Несомненно, в иерархии отечественных жанров патриотическая песня занимает высокое и почетное место, как ода в классицизме. Объяснение в любви к величавой, могучей, исключительной и небывалой Родине есть право и обязанность художника, высокая миссия искусства в целом и настоящая основа массовой культуры, понимаемой в ее действительном смысле.
Каково происхождение этого жанра?
В поисках ответа я взялась за чтение имеющихся в нашем распоряжении сборников русских народных песен.
Результат меня, по меньшей мере, изумил.
Мне не удалось найти особенно заметных следов патриотической песни. Народ не пел ни о своем величии, ни о своей исключительности.
«Ты прощай, прощай, Ростов, славный городочек, с частыми кабаками!»
Разливалися все болота, все луга,
Растворилися все трактиры-кабаки,
Порасстроился Питер-город и Москва,
Вот хорош Питер, Москва очень широка…
Уж ты батюшка мой, Ярославль-город!
Ты хорош, славно сам построен,
Лучше Киева, лучше Питера,
Лучше матушки каменной Москвы…
И так далее. Самым патриотическим в современном смысле слова является утверждение, что «Пареж славный городок», да есть получше «Парежа» – «все в нас каменная Москва».
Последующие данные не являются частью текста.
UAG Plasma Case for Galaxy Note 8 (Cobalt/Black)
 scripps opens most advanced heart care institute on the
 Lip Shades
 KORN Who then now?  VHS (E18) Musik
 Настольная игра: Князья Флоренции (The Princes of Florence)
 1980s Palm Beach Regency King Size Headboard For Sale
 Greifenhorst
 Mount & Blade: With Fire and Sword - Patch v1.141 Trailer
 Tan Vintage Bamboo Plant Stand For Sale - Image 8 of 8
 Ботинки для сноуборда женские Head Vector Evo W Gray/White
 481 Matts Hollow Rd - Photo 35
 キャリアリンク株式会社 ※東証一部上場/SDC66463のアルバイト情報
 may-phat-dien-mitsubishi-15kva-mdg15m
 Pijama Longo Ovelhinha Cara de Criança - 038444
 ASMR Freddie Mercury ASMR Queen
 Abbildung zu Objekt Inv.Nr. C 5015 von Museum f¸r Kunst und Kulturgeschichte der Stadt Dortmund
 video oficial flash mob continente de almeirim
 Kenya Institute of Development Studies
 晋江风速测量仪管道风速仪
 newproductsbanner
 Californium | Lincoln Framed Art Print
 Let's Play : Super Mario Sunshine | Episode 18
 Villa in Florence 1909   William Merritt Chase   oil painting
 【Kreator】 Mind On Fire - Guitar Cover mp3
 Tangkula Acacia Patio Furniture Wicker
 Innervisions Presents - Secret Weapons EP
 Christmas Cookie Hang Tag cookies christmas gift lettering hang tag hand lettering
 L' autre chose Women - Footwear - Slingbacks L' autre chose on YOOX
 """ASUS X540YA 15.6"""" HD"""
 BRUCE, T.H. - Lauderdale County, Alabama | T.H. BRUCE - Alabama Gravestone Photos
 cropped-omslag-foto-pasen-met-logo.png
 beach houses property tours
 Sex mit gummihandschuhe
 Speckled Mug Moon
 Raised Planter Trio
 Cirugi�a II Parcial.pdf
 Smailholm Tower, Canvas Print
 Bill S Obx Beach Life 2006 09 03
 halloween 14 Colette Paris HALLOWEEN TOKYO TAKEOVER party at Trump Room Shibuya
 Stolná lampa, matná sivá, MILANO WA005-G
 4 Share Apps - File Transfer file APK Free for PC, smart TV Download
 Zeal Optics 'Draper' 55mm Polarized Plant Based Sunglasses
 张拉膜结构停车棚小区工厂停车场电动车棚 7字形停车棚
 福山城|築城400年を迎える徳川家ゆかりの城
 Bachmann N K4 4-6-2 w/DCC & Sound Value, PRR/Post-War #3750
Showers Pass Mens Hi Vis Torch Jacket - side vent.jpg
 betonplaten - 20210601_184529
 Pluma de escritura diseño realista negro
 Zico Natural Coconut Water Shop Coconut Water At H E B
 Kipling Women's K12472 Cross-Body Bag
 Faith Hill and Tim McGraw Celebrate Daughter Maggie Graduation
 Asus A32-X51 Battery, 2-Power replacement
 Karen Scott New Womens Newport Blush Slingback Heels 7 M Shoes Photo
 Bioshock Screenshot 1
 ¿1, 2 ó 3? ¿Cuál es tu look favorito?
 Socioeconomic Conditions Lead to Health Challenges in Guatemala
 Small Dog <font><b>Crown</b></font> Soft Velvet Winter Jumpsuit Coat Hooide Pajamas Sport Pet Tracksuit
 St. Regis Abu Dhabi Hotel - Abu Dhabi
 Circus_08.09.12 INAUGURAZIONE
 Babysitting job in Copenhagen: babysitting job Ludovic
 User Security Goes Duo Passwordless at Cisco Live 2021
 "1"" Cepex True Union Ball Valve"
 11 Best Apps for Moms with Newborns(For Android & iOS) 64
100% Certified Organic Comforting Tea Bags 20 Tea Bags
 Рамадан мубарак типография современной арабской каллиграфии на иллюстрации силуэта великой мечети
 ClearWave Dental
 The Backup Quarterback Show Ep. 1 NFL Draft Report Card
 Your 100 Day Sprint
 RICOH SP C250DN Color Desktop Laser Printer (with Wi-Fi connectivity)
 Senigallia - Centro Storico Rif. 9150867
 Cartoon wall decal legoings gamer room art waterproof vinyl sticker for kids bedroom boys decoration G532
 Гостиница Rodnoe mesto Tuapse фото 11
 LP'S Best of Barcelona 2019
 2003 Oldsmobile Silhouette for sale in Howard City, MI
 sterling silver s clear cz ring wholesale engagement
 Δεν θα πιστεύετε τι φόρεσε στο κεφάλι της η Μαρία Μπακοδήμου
Подобные хвалы родному городу и месту, трогательные и очень простодушные (поскольку слава города зависит, например, от наличия в нем хороших кабаков), – капля в море народной песни. Это море шумит-поет нам о другом – о жизненном цикле простого человека, о превратностях его судьбы, о его любви, радости, горе. О его доле, наконец.
Ознакомительная версия.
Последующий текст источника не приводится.